Soil is at the core of Emily Hesse’s practice. In “The Witches’ Institution (W.I.),” the British artist’s largest exhibition to date, it appears in the form of clay, often unfired. Here, the material becomes an unexpected, potent tool used to build a new worldview through narratives of witchcraft that recognize being in non-human physical substances.
In the Tetley’s monumental atrium, two distinct yet related works (both 2022) set the show’s tone. CLÆG is a walkable, deep, and malleable layer of earth—sourced on site as well as from the rivers Aire and Tees—that covers the entire floor. Alternative Sky is a floor-to-ceiling representation of the universe painted on the wall with mud. Altogether, the installation elicits an emotional response that establishes a metaphysical, ancestral connection to our landscape—understood as both Mother and Nature.

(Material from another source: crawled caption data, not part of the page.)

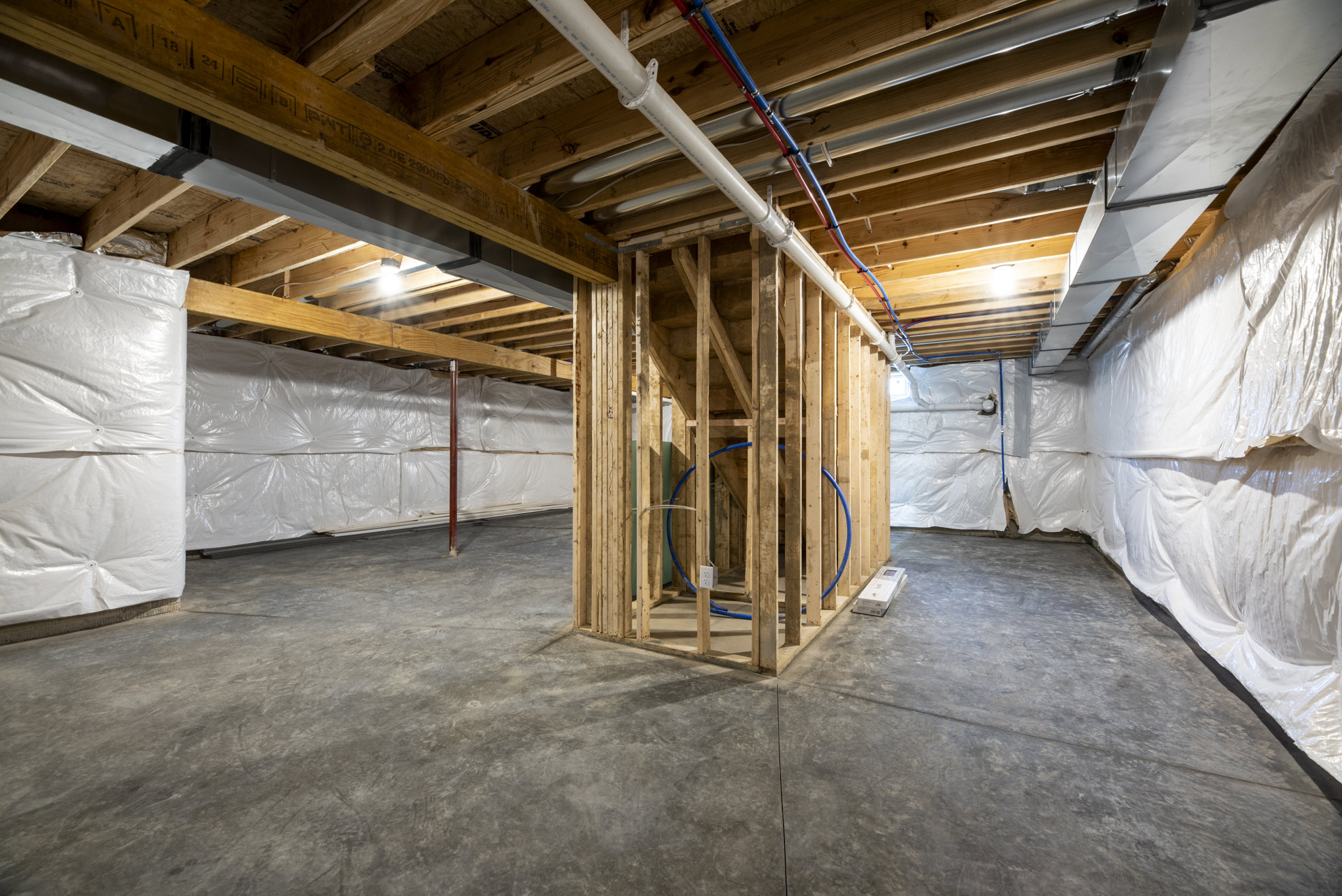Basement room with exposed wood framing, visible pipes, white plastic sheet with cutout, white box on concrete floor, unfinished walls and ceiling.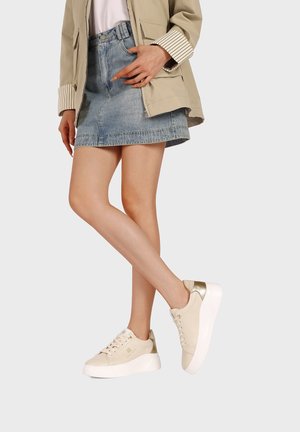 Donna con giacca beige, camicia bianca, gonna di jeans e sneakers beige con suole bianche, in piedi con le gambe incrociate su sfondo bianco.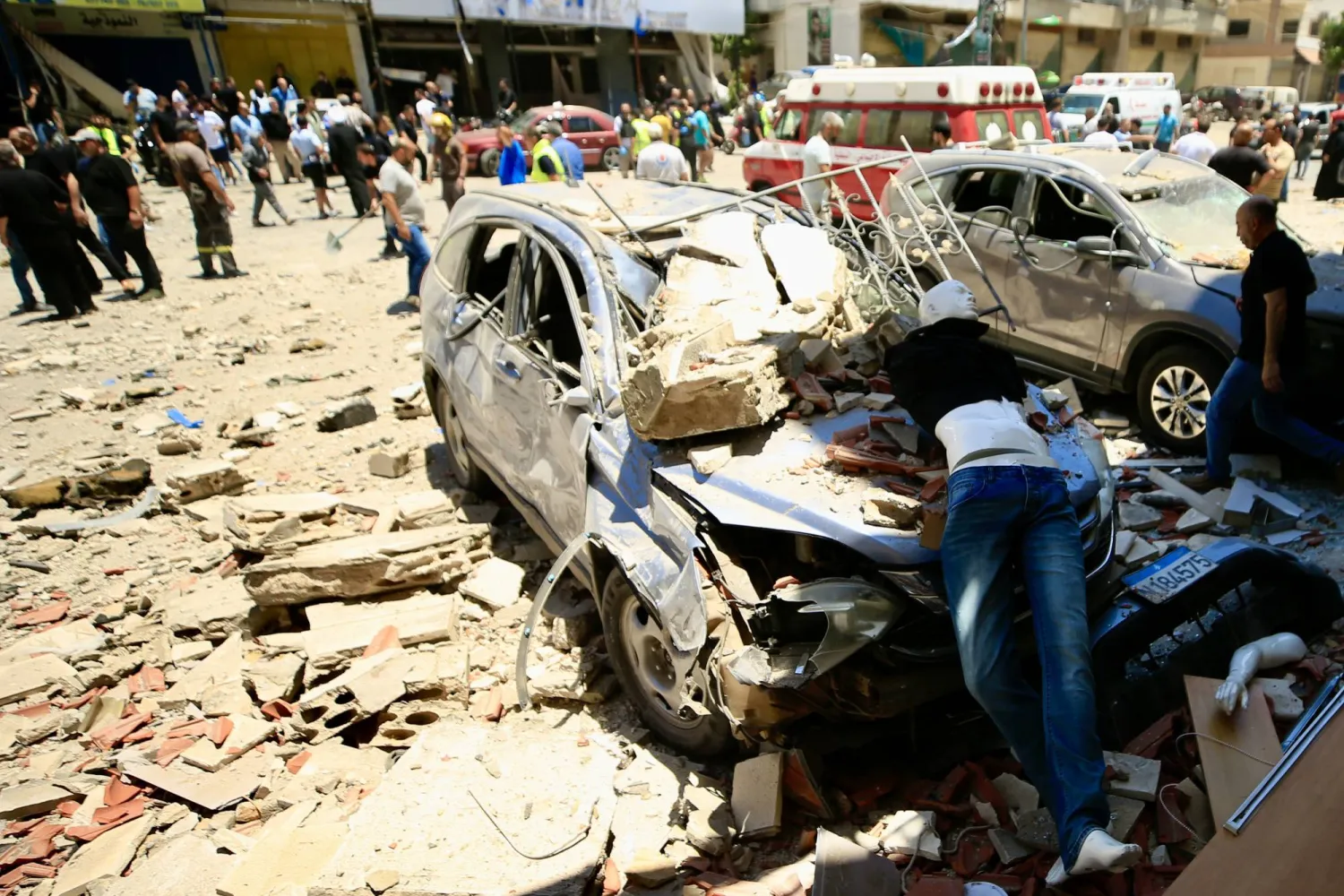 عناصر من الدفاع المدني إلى جانب سكان في موقع انفجار بالنبطية بجنوب لبنان (د.ب.أ)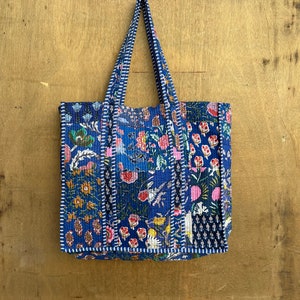 Puede incluir: Una bolsa de mano acolchada azul con un diseño de patchwork floral. La bolsa tiene dos asas y está colgada de una pared de madera.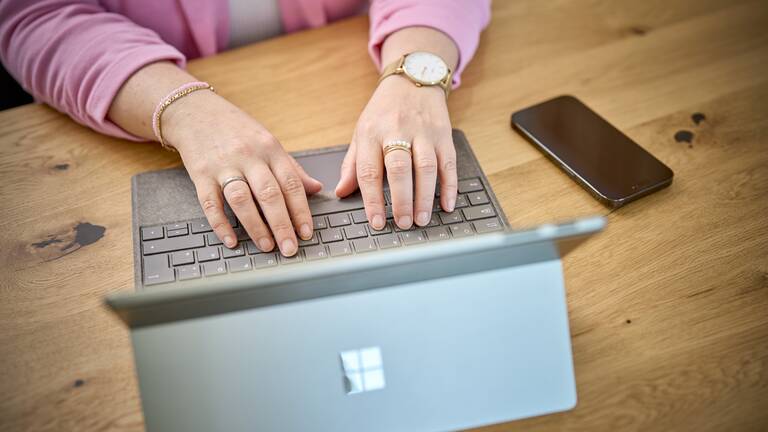 Das Foto zeigt eine Frau die Daten an einem Laptop eingiebt mit einer rosa Weste an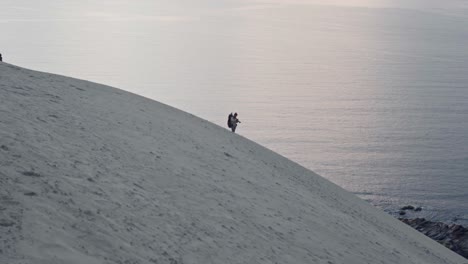 person standing on sandy hill looking at beautiful sea and beach at sunset in norway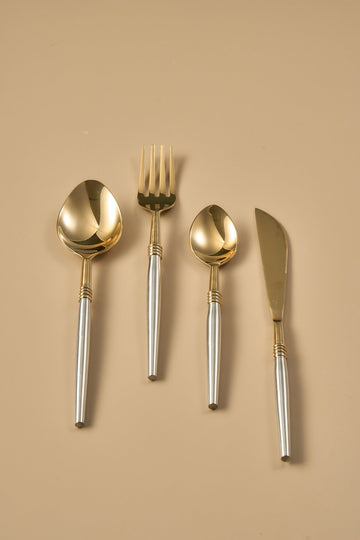 Set of gold and silver cutlery on a beige background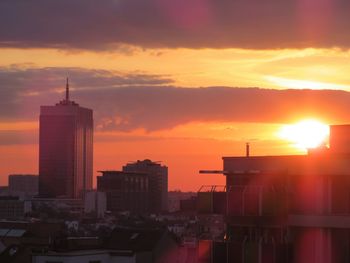 Buildings in city against romantic sky at sunset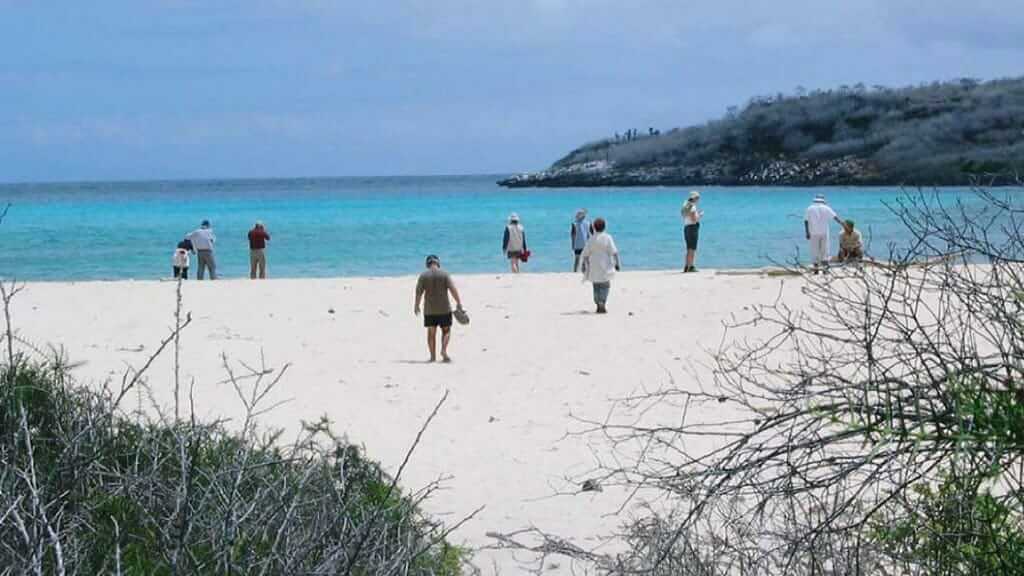 visitors at ochoa beach san cristobal galapagos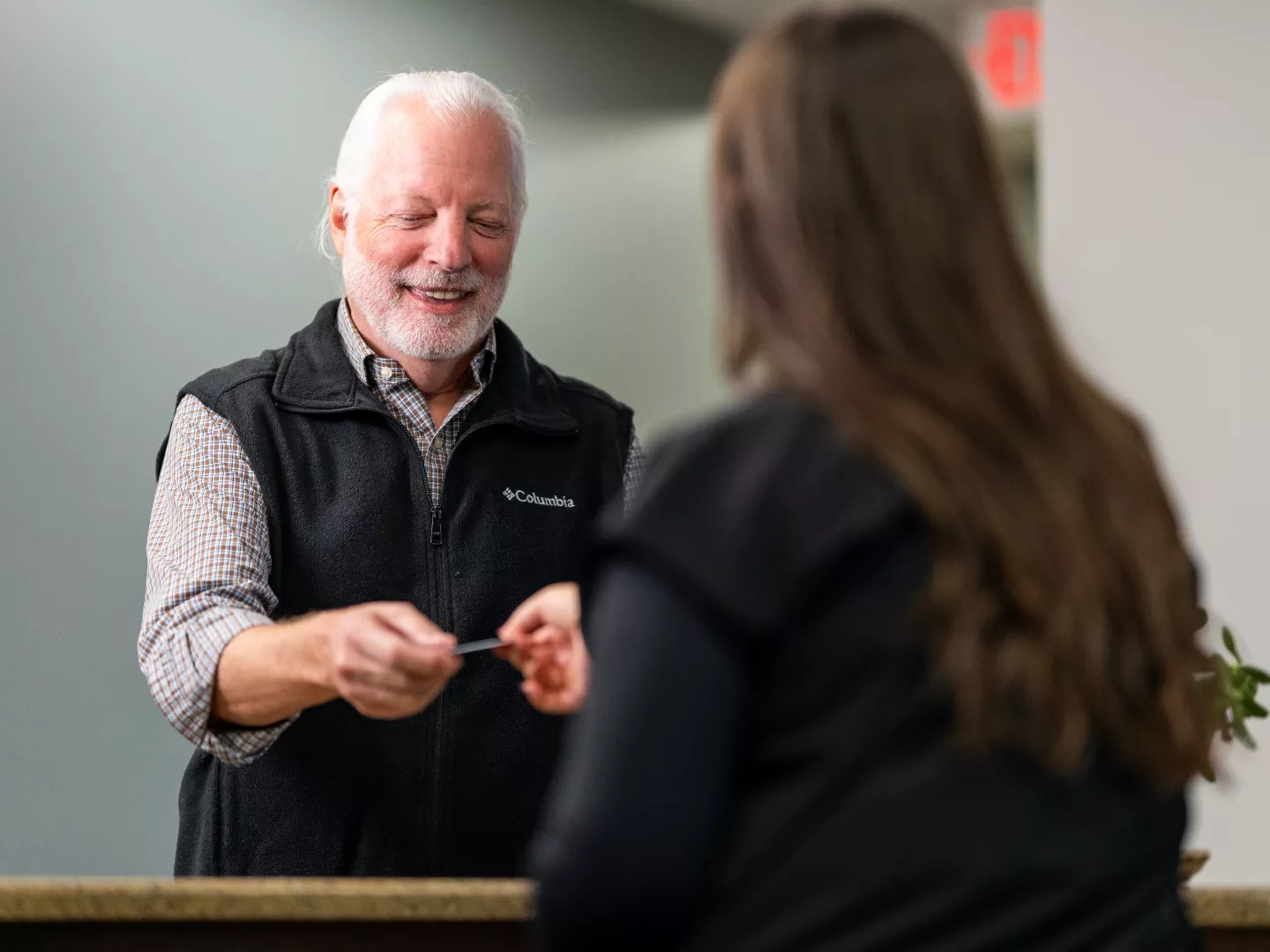 Team member interacting with patient at reception.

The exhibition unfolds in a succession of densely, sometimes overwhelmingly, packed rooms featuring an eclectic mix of work—photographs, texts, objects, and videos—and contextual information, including a lecture from Hesse’s collaborator, the scholar Andrea Philips, who aptly advances witchcraft as a feminist device. Among this vast array of items, The Old Wife, 2019, has a distinctively haunting presence. This photograph depicts a standing stone in the North York Moors—a region with historic folk associations, particularly allusions to the otherworld—partially wrapped in draped fabric and rope. It recalls imagery commonly related to the public executions of women believed to be witches, directly linking with local mythology, but its mystic quality suggests a more empowering understanding of such women, who were revered and even deified in pre-Christian cultures.
Hesse’s sensitive combination of matter and spirituality enables the exhibition to operate as a place for matriarchal imagination. The “institution” to which its title refers to is a realm where magical materialism emerges as the counterforce to patriarchal power structures.